→ WHAT YOU SHOULD DO
Rewrite the entries from the line containing "In this photograph, does" up to and including the line containing "Answer: the shop" as a numbered list, omitting blank lines.

→ LISTED RECORDS
/---
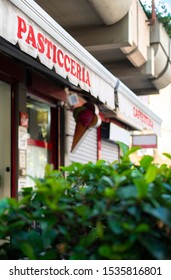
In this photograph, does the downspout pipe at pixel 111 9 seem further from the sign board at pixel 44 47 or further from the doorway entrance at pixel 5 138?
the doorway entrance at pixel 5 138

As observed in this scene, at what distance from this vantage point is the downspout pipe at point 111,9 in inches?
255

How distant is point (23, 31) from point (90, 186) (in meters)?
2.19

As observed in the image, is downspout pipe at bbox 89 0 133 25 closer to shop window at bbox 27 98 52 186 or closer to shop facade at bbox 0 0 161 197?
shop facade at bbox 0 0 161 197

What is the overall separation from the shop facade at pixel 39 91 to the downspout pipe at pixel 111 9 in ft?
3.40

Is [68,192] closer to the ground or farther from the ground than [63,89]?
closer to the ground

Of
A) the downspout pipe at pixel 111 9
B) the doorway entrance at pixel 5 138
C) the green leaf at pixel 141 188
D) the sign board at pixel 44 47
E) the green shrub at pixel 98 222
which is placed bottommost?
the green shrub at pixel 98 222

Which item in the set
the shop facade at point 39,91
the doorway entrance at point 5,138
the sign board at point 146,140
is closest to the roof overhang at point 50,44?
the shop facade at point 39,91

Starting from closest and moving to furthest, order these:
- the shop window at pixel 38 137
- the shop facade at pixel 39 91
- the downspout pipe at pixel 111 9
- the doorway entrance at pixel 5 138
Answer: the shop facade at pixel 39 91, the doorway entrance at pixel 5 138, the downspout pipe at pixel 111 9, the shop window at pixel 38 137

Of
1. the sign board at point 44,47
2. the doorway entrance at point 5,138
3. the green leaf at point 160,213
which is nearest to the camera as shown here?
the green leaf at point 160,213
\---
/---
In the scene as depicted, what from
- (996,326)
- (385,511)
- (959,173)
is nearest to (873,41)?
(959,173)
\---
→ ANSWER TO THIS TASK
1. In this photograph, does the downspout pipe at pixel 111 9 seem further from the sign board at pixel 44 47 or further from the doorway entrance at pixel 5 138?
2. the doorway entrance at pixel 5 138
3. As observed in this scene, at what distance from this vantage point is the downspout pipe at point 111,9 in inches?
4. 255
5. How distant is point (23, 31) from point (90, 186) (in meters)?
6. 2.19
7. As observed in the image, is downspout pipe at bbox 89 0 133 25 closer to shop window at bbox 27 98 52 186 or closer to shop facade at bbox 0 0 161 197?
8. shop facade at bbox 0 0 161 197
9. What is the overall separation from the shop facade at pixel 39 91 to the downspout pipe at pixel 111 9 in ft?
10. 3.40
11. Is [68,192] closer to the ground or farther from the ground than [63,89]?
12. closer to the ground
13. Of
14. A) the downspout pipe at pixel 111 9
15. B) the doorway entrance at pixel 5 138
16. C) the green leaf at pixel 141 188
17. D) the sign board at pixel 44 47
18. E) the green shrub at pixel 98 222
19. which is placed bottommost?
20. the green shrub at pixel 98 222
21. Which item in the set
22. the shop facade at point 39,91
23. the doorway entrance at point 5,138
24. the sign board at point 146,140
25. is closest to the roof overhang at point 50,44?
26. the shop facade at point 39,91
27. Starting from closest and moving to furthest, order these:
28. - the shop window at pixel 38 137
29. - the shop facade at pixel 39 91
30. - the downspout pipe at pixel 111 9
31. - the doorway entrance at pixel 5 138
32. Answer: the shop facade at pixel 39 91, the doorway entrance at pixel 5 138, the downspout pipe at pixel 111 9, the shop window at pixel 38 137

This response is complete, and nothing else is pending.